Saturday, October 24, 2015

Movie review - "Unforgiven" (1992) ****

A superior Western, of course, but one can't help get the feeling it was over praised. Had it been made in the 1970s when originally written I think people would have gone "oh good movie" but it wouldn't have earned all those Oscars. Or maybe not - who knows?

It's lovingly shot and designed, and was made with a lot of care - Clint really tried with this one. Like all Clint Eastwood films it feels over long. I kind of know why the Richard Harris sequence was in there (it all tied in with myth of the West and so on) but it could have been cut.
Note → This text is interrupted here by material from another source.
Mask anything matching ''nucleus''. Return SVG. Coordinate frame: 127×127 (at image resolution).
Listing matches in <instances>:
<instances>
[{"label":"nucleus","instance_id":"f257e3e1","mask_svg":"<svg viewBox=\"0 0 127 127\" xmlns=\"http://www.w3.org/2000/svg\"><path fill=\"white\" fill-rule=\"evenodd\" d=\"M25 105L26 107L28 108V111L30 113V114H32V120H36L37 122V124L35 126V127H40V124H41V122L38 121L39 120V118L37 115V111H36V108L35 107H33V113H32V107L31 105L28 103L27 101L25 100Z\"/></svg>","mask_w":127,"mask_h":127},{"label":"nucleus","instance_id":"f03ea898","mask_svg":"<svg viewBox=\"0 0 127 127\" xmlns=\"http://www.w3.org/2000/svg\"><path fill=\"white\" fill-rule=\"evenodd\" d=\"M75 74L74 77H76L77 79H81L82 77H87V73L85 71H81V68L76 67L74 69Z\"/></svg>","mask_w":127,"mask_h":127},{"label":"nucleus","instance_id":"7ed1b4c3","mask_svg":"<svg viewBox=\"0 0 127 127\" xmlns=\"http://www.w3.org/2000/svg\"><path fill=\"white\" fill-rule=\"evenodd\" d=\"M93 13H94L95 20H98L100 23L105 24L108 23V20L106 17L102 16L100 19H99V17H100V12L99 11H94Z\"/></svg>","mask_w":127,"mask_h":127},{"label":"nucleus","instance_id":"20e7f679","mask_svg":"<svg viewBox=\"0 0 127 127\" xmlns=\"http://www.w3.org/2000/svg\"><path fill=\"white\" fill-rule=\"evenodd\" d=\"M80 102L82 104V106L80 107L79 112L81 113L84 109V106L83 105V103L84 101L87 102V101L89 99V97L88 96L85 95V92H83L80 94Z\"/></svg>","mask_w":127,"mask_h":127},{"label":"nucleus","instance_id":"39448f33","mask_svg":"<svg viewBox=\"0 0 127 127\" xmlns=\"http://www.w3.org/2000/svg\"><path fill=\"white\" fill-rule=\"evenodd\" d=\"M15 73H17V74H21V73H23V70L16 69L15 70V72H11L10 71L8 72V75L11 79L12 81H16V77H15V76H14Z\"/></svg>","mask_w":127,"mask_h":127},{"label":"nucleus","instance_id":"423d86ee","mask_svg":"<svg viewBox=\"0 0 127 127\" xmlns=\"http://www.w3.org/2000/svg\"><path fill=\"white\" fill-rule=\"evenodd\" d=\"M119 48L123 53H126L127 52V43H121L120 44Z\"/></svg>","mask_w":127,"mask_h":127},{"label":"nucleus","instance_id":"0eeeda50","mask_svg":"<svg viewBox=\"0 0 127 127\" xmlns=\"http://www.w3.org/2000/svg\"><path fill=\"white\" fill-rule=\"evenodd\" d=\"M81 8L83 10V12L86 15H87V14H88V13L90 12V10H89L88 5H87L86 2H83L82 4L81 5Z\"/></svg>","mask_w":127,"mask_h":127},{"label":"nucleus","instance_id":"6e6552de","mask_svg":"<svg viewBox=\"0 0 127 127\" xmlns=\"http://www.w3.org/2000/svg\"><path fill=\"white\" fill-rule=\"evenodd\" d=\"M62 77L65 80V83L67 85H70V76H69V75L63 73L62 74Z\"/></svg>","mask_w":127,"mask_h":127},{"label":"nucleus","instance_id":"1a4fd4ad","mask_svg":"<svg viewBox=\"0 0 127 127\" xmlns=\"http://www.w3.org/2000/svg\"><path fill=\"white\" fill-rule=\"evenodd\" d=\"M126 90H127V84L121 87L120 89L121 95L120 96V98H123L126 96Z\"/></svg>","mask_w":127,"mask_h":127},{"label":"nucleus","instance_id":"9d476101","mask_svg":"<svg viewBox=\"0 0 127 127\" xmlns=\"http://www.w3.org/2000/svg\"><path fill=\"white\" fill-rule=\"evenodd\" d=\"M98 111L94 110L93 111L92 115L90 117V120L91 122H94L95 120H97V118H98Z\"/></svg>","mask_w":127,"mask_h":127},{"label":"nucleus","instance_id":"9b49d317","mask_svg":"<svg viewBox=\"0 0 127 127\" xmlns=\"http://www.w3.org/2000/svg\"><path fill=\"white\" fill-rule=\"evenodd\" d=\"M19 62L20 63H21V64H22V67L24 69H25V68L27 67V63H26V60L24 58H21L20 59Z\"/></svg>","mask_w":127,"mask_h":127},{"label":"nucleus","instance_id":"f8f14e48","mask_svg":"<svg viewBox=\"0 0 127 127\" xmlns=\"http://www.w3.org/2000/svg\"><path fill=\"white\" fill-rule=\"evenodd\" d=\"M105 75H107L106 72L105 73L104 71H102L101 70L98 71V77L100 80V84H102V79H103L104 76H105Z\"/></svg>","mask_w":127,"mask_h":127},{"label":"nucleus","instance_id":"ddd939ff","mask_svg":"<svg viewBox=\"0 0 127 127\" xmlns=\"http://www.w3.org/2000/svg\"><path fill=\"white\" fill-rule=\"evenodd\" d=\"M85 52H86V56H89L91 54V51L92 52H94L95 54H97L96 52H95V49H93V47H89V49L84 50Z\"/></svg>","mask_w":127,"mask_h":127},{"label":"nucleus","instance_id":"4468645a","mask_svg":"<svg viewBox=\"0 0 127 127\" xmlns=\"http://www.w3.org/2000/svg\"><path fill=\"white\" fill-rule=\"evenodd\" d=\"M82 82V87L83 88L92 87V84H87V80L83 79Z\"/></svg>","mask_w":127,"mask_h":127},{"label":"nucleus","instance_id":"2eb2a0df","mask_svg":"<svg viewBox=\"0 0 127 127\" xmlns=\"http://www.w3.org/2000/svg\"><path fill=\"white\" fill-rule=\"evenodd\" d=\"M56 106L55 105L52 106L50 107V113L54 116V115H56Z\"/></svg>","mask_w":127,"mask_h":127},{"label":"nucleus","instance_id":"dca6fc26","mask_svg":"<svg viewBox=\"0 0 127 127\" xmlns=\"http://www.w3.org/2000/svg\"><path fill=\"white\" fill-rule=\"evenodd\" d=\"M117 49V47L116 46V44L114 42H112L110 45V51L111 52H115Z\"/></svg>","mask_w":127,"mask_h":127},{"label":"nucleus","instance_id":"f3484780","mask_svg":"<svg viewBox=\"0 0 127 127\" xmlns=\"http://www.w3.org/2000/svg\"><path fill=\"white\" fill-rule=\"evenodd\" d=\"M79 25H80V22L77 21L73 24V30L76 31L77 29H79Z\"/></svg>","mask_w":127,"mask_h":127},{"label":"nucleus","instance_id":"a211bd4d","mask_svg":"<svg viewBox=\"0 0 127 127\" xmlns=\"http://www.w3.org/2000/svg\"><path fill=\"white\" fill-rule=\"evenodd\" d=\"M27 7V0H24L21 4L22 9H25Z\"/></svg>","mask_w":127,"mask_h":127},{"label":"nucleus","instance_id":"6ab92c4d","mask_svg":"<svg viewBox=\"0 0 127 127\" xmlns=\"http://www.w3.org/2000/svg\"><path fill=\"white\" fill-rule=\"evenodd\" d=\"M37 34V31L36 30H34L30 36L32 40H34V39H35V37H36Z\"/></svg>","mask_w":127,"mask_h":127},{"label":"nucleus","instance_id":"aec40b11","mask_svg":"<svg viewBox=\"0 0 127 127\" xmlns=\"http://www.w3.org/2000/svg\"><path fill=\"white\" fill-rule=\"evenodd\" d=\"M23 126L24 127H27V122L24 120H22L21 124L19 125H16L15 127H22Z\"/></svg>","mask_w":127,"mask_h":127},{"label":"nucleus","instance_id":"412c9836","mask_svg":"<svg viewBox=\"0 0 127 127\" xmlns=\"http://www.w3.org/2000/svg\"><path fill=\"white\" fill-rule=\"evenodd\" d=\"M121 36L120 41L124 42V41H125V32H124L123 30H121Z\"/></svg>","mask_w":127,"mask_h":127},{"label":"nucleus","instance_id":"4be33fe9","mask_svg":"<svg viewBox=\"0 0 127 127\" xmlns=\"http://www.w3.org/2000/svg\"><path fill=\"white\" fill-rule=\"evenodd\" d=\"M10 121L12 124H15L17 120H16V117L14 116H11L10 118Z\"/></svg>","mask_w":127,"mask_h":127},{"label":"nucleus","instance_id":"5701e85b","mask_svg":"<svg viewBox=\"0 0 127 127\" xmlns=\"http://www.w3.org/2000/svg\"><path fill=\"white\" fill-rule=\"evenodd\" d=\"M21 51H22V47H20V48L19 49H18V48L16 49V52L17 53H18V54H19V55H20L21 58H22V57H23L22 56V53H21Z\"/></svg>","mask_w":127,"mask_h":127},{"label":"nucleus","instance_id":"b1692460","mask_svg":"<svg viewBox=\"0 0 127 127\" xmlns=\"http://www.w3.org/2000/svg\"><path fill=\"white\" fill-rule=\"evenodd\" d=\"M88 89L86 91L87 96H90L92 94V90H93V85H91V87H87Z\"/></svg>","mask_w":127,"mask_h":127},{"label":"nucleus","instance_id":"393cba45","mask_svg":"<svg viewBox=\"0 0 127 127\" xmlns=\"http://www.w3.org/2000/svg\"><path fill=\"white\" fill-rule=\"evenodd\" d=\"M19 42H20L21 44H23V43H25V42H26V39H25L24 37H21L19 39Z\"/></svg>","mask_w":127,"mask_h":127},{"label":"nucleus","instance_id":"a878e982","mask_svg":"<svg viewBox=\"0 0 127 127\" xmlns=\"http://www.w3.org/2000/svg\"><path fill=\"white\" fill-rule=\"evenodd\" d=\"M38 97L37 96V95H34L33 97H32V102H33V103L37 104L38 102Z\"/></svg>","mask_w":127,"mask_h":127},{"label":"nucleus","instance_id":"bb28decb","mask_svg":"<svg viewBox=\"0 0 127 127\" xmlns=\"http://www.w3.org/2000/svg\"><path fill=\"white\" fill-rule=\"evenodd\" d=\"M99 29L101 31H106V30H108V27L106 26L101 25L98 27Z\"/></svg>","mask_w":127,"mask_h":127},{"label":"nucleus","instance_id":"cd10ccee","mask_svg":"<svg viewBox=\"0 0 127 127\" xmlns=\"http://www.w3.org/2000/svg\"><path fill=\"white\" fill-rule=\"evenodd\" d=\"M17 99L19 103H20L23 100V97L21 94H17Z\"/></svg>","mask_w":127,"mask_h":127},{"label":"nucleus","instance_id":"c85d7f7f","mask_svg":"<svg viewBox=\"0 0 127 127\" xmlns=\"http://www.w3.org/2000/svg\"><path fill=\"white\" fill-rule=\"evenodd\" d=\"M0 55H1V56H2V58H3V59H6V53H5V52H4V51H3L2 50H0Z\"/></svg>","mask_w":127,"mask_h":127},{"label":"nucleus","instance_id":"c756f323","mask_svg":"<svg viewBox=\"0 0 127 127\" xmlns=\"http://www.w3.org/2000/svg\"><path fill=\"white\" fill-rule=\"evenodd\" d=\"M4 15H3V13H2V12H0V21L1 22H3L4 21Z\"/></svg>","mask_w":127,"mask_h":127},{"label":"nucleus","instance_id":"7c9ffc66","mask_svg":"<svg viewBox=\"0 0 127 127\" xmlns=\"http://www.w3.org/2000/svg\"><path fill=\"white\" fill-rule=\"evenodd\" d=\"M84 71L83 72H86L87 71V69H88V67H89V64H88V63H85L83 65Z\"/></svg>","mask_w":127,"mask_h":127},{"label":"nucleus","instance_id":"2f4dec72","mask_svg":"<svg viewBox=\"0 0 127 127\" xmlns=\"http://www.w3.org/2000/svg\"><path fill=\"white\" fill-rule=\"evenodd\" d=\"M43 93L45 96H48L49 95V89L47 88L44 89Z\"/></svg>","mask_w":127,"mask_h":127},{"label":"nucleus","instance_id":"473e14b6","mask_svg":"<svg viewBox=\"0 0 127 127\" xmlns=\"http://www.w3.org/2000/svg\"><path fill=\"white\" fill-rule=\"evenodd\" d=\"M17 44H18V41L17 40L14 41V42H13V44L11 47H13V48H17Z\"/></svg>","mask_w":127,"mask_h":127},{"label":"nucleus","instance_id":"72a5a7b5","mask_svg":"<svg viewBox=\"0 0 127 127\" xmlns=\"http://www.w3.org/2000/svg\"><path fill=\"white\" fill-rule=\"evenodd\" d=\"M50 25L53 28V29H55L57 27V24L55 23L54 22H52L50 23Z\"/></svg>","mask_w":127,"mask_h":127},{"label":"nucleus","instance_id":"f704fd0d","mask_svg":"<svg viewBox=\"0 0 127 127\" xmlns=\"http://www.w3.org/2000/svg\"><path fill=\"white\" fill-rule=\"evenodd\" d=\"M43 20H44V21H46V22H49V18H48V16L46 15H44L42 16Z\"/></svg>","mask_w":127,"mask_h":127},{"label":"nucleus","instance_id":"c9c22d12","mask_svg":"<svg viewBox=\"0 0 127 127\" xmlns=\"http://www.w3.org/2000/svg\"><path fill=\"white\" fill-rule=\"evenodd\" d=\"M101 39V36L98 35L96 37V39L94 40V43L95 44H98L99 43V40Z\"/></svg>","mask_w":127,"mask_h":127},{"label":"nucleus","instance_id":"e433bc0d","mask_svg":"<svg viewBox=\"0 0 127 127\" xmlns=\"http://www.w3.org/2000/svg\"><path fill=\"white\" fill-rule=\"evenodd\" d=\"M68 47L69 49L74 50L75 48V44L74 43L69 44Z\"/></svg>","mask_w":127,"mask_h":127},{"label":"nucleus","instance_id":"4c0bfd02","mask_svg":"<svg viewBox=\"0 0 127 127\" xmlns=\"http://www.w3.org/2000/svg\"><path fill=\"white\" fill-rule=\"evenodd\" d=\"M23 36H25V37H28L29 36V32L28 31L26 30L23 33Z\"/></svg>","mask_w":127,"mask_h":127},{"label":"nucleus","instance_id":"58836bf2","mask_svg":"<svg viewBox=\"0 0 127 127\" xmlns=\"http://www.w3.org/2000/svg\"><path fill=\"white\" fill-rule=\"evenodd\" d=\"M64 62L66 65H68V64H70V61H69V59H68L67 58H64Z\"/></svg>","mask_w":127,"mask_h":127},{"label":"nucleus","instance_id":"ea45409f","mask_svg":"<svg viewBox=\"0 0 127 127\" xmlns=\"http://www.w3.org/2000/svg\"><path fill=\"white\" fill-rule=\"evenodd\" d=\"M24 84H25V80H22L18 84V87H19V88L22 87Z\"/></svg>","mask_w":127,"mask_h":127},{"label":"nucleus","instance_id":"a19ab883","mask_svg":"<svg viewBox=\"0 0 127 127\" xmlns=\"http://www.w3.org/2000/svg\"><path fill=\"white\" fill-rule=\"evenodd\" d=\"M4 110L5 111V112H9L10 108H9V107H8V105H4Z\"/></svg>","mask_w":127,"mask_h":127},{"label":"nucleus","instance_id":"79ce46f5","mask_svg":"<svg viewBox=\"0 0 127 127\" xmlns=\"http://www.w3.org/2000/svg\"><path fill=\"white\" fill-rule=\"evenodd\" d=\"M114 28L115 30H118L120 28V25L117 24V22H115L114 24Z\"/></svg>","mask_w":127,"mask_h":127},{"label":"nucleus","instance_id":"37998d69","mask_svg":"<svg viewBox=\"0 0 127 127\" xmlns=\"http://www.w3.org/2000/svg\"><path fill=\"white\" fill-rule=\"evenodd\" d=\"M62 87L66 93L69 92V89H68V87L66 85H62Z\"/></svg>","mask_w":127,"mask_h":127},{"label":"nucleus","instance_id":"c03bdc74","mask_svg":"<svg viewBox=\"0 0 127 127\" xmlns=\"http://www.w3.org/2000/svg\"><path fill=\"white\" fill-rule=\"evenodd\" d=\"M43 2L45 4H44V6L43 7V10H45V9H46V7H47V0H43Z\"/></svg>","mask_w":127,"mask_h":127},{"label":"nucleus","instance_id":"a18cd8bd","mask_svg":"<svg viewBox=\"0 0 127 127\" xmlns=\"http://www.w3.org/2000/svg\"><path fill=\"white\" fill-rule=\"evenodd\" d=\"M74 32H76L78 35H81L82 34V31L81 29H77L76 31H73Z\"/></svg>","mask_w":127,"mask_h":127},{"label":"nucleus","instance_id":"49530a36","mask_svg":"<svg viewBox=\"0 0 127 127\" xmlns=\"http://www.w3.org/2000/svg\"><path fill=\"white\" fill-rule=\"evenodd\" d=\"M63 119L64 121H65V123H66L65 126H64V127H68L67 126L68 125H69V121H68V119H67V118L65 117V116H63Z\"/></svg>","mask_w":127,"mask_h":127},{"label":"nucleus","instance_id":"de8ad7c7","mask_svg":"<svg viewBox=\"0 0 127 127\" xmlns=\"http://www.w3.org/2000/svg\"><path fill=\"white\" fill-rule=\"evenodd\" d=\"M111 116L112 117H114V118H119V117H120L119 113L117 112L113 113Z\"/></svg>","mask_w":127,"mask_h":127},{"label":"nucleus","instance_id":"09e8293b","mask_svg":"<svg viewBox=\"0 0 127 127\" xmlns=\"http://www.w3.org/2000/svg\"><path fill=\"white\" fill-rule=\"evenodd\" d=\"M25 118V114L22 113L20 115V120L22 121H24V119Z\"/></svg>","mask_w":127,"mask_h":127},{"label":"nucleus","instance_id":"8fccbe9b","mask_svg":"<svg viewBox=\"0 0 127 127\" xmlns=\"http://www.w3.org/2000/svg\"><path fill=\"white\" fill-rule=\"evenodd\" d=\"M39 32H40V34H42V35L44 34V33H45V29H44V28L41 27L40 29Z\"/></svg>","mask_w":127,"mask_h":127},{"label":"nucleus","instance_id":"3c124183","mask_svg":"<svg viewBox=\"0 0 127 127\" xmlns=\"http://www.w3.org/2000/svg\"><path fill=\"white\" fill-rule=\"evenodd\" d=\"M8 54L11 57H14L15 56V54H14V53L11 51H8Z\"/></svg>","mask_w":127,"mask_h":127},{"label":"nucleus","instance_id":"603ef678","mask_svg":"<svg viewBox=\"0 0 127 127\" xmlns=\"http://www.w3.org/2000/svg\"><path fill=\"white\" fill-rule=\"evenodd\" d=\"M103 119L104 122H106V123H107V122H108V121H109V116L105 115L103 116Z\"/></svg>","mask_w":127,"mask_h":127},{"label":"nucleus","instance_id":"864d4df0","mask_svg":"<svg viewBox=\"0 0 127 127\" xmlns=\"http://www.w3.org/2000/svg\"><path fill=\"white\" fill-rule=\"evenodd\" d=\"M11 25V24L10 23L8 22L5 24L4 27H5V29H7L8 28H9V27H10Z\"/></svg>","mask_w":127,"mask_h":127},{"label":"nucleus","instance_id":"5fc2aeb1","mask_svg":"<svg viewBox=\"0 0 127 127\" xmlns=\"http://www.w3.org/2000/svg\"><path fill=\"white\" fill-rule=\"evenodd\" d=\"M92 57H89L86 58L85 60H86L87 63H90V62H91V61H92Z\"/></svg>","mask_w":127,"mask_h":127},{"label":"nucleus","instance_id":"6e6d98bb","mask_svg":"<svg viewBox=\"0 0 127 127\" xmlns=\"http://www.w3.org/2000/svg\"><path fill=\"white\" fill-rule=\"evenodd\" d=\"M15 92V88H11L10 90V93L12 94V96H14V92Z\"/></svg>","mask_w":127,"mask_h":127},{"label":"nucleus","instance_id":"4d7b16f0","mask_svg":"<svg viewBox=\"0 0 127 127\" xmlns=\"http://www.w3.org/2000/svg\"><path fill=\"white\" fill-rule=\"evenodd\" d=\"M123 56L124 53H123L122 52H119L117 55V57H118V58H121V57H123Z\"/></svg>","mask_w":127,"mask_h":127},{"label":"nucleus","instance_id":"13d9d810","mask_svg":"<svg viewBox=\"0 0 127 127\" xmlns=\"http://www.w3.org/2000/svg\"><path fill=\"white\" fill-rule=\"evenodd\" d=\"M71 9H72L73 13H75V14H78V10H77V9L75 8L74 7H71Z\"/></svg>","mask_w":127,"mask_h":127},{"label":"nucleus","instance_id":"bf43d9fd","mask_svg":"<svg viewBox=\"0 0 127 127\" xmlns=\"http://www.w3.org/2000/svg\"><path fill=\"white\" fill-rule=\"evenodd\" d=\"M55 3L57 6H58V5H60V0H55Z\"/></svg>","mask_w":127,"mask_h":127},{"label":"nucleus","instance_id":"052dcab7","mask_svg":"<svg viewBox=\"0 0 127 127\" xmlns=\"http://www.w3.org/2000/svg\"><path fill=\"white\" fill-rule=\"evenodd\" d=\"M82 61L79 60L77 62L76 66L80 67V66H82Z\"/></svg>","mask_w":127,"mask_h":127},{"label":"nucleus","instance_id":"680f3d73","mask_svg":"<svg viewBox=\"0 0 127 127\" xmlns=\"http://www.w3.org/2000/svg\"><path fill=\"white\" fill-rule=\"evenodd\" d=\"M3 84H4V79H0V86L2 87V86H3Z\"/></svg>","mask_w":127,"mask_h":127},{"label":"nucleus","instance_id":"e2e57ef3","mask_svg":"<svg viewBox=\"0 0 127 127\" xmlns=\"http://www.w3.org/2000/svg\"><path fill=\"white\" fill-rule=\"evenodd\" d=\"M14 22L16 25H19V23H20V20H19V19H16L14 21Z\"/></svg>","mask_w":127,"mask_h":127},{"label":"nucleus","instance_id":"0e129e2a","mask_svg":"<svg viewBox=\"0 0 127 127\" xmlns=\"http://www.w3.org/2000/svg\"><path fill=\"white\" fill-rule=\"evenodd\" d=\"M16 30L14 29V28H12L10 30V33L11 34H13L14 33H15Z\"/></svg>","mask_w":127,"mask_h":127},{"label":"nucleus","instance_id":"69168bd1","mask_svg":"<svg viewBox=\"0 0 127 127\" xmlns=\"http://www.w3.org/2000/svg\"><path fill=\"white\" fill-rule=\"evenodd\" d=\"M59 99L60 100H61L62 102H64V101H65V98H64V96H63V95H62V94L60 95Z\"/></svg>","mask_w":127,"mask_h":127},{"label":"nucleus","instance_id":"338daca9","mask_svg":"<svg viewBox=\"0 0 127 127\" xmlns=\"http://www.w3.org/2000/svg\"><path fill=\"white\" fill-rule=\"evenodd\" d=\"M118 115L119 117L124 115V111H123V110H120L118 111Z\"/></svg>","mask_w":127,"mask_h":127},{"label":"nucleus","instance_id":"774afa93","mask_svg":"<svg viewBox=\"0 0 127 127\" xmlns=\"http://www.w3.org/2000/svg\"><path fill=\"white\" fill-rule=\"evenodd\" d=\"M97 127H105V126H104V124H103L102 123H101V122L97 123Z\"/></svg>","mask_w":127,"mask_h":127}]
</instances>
I felt many of the things people liked about it were gimmicky reversals or not really that different - the braggart kid (Jaimz Woolvett, who was discovered in this movie and then seemed to disappear) turns out to have never killed anyone and be short sighted (you can kind of see that coming from the moment he says "I've killed heaps of people"... it's not that much fresher than James Caan in El Dorado); the wise side kick (Morgan Freeman) is black and has an Indian wife and... that's kind of about it, he's still pretty much a stock noble black sidekick (he's wise, decent and dies); Clint Eastwood rolling around in the pig sty at the beginning and not being able to ride a horse, but by the end of the film is still the same super human hard arse we've always had. The device of a journalist reporting on events isn't that fresh.

I also felt it didn't really deconstruct the myth of the west as much as people seemed to think it did - hookers still have hearts of gold. the vengeance becomes personal. We hear a lot about how Clint and Freeman used to get drunk and kill women and children back in the day, but we never see it here - every single person Eastwood and his pals kill deserve to die. It would have been a different movie if at the end while on his killing spree Eastwood did shoot some innocents such as the prostitutes - it wouldn't have been the hit it became but that would have been deconstructing myth.

But I did like the actual story - there's something primeval about prostitutes being ignored by the law and banding funds to pay for an assassin. I loved how the killers of the old west are depicted as being drunk and mean most of the time. And some touches did feel fresh, like Gene Hackman working on his porch, and a cowboy taking ages to die from a bullet wound in the hot sun, and the friend of the slashing cowboy providing the injured prostitute with a horse. The characters have great names and there's fantastic dialogue, and the final shoot out gave me chills down my spine.